Mimesis Law
27 May 2017

Damning DoJ With Faint Praise

Feb. 3, 2017 (Fault Lines) – The Marshall Project has a treat for us. Christy Lopez, fresh off her job at Obama’s DoJ leading investigations into police departments accused of systematically violating people’s rights, has an op-ed defending what she and her former boss have been doing for the past seven years: arranging for “consent decrees,” federally imposed agreements that force cities with rogue PDs to implement DoJ-picked reforms.

Attorney General nominee Jeff Sessions, a states’-rights guy, isn’t a huge fan and has said he wants to discontinue the practice. But Lopez has been around the block. She wasn’t just a Civil Rights Division official: a federal court appointed her to monitor Oakland’s compliance with its consent decree during the Bush years. If anyone can make the case for the feds fixing local PDs, it’s her. Let’s see what she’s got.

Lopez begins with one of her own accomplishments, the investigation into Chicago PD that was recently in the news.

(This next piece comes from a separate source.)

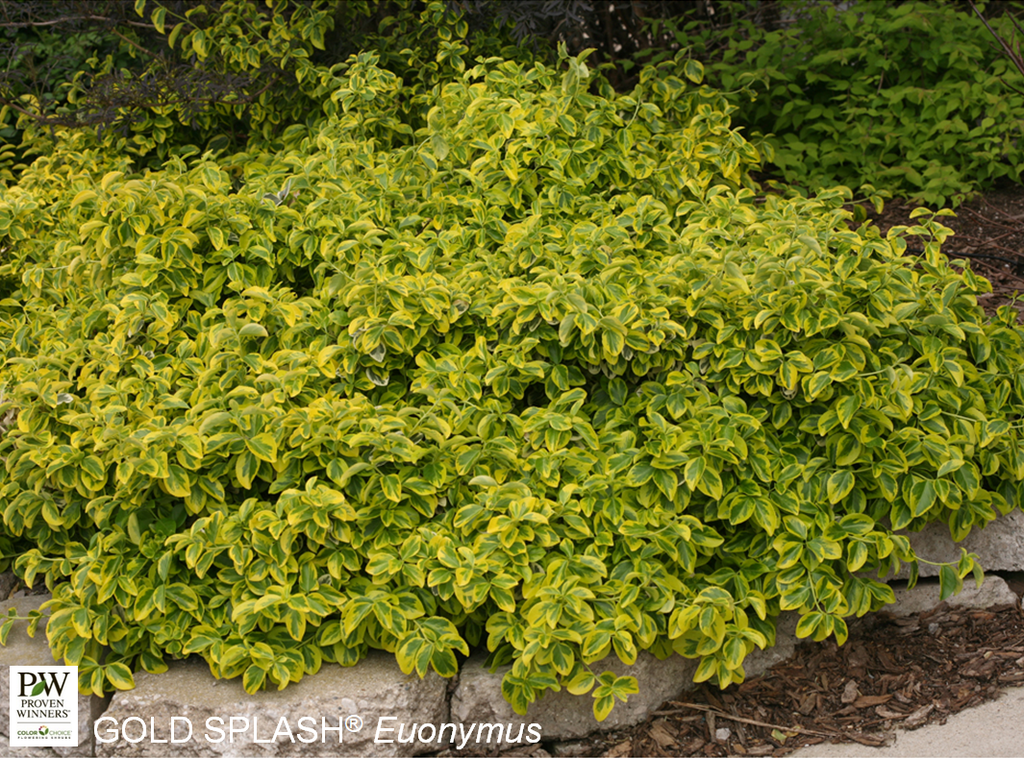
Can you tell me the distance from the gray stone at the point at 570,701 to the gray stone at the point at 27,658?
3.18 ft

Earlier this month, the department’s Civil Rights Division completed a 13-month investigation that found a long-entrenched pattern of unlawful force in the Chicago Police Department. The probe found that the behavior persisted despite decades of reform efforts and may be contributing to Chicago’s spiraling murder rate.

If any of what “the probe found” strikes you as blindingly obvious, that’s because you read a paper every now and again. For the most part, DoJ’s report succeeded only in restating what an army of journalists had already written about. Worse, it did so without the context and detail that are necessary for a better understanding of police misconduct. As a source of new information, it was a disappointment.

But of course, that’s not why the report was created. It’s a means to an end: by concluding that Chicago PD engaged in a “pattern or practice” of misconduct, the report gives DoJ the leverage to threaten to sue the city under 42 U.S.C. §14141(b) and obtain a consent decree as an alternative to a lawsuit. This is the practice that Lopez defends.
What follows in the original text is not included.